> _YOUR INSTRUCTIONS_
Reproduce the entire listing below exactly.

*** Block opens ***

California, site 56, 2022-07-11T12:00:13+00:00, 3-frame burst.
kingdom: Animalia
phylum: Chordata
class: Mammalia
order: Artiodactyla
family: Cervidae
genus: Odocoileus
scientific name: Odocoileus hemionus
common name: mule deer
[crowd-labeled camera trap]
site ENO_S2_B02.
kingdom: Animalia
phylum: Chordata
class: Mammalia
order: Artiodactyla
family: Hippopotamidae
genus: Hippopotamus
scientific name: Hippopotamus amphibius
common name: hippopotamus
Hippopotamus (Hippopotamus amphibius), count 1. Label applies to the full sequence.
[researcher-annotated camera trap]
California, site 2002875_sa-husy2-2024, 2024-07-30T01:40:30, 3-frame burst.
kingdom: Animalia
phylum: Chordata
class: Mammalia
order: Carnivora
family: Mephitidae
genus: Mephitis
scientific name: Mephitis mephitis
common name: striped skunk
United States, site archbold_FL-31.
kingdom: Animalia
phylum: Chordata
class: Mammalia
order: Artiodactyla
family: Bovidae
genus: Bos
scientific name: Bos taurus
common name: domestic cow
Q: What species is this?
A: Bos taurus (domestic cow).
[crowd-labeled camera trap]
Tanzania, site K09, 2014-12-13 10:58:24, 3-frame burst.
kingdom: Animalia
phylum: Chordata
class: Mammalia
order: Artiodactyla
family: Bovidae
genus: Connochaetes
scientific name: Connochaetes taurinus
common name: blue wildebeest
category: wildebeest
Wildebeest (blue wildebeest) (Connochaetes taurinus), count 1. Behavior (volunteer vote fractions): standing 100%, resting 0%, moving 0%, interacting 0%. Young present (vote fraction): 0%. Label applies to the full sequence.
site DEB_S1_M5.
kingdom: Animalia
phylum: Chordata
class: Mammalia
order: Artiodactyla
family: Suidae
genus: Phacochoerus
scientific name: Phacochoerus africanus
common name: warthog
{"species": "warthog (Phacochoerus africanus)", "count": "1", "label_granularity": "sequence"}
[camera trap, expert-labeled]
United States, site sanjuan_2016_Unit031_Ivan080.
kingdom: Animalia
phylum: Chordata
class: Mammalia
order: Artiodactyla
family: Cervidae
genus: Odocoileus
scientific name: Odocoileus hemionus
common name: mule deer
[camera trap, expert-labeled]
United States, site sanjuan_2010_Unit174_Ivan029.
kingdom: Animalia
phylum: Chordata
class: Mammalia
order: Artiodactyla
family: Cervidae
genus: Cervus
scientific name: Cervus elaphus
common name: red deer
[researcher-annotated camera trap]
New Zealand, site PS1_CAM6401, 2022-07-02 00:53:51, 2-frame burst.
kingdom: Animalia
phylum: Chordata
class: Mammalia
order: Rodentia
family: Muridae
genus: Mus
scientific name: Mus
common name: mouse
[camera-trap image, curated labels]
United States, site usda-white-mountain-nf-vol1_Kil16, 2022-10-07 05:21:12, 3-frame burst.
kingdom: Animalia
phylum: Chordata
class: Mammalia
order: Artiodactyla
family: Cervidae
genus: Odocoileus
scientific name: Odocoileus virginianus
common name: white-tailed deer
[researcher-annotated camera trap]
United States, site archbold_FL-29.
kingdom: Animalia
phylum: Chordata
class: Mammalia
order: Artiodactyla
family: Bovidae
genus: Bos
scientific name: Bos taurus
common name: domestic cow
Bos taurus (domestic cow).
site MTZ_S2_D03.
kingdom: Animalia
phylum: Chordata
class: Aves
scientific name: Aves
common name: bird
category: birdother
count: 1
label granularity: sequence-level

*** Block closes ***

> _TASK RESULT_
California, site 56, 2022-07-11T12:00:13+00:00, 3-frame burst.
kingdom: Animalia
phylum: Chordata
class: Mammalia
order: Artiodactyla
family: Cervidae
genus: Odocoileus
scientific name: Odocoileus hemionus
common name: mule deer
[crowd-labeled camera trap]
site ENO_S2_B02.
kingdom: Animalia
phylum: Chordata
class: Mammalia
order: Artiodactyla
family: Hippopotamidae
genus: Hippopotamus
scientific name: Hippopotamus amphibius
common name: hippopotamus
Hippopotamus (Hippopotamus amphibius), count 1. Label applies to the full sequence.
[researcher-annotated camera trap]
California, site 2002875_sa-husy2-2024, 2024-07-30T01:40:30, 3-frame burst.
kingdom: Animalia
phylum: Chordata
class: Mammalia
order: Carnivora
family: Mephitidae
genus: Mephitis
scientific name: Mephitis mephitis
common name: striped skunk
United States, site archbold_FL-31.
kingdom: Animalia
phylum: Chordata
class: Mammalia
order: Artiodactyla
family: Bovidae
genus: Bos
scientific name: Bos taurus
common name: domestic cow
Q: What species is this?
A: Bos taurus (domestic cow).
[crowd-labeled camera trap]
Tanzania, site K09, 2014-12-13 10:58:24, 3-frame burst.
kingdom: Animalia
phylum: Chordata
class: Mammalia
order: Artiodactyla
family: Bovidae
genus: Connochaetes
scientific name: Connochaetes taurinus
common name: blue wildebeest
category: wildebeest
Wildebeest (blue wildebeest) (Connochaetes taurinus), count 1. Behavior (volunteer vote fractions): standing 100%, resting 0%, moving 0%, interacting 0%. Young present (vote fraction): 0%. Label applies to the full sequence.
site DEB_S1_M5.
kingdom: Animalia
phylum: Chordata
class: Mammalia
order: Artiodactyla
family: Suidae
genus: Phacochoerus
scientific name: Phacochoerus africanus
common name: warthog
{"species": "warthog (Phacochoerus africanus)", "count": "1", "label_granularity": "sequence"}
[camera trap, expert-labeled]
United States, site sanjuan_2016_Unit031_Ivan080.
kingdom: Animalia
phylum: Chordata
class: Mammalia
order: Artiodactyla
family: Cervidae
genus: Odocoileus
scientific name: Odocoileus hemionus
common name: mule deer
[camera trap, expert-labeled]
United States, site sanjuan_2010_Unit174_Ivan029.
kingdom: Animalia
phylum: Chordata
class: Mammalia
order: Artiodactyla
family: Cervidae
genus: Cervus
scientific name: Cervus elaphus
common name: red deer
[researcher-annotated camera trap]
New Zealand, site PS1_CAM6401, 2022-07-02 00:53:51, 2-frame burst.
kingdom: Animalia
phylum: Chordata
class: Mammalia
order: Rodentia
family: Muridae
genus: Mus
scientific name: Mus
common name: mouse
[camera-trap image, curated labels]
United States, site usda-white-mountain-nf-vol1_Kil16, 2022-10-07 05:21:12, 3-frame burst.
kingdom: Animalia
phylum: Chordata
class: Mammalia
order: Artiodactyla
family: Cervidae
genus: Odocoileus
scientific name: Odocoileus virginianus
common name: white-tailed deer
[researcher-annotated camera trap]
United States, site archbold_FL-29.
kingdom: Animalia
phylum: Chordata
class: Mammalia
order: Artiodactyla
family: Bovidae
genus: Bos
scientific name: Bos taurus
common name: domestic cow
Bos taurus (domestic cow).
site MTZ_S2_D03.
kingdom: Animalia
phylum: Chordata
class: Aves
scientific name: Aves
common name: bird
category: birdother
count: 1
label granularity: sequence-level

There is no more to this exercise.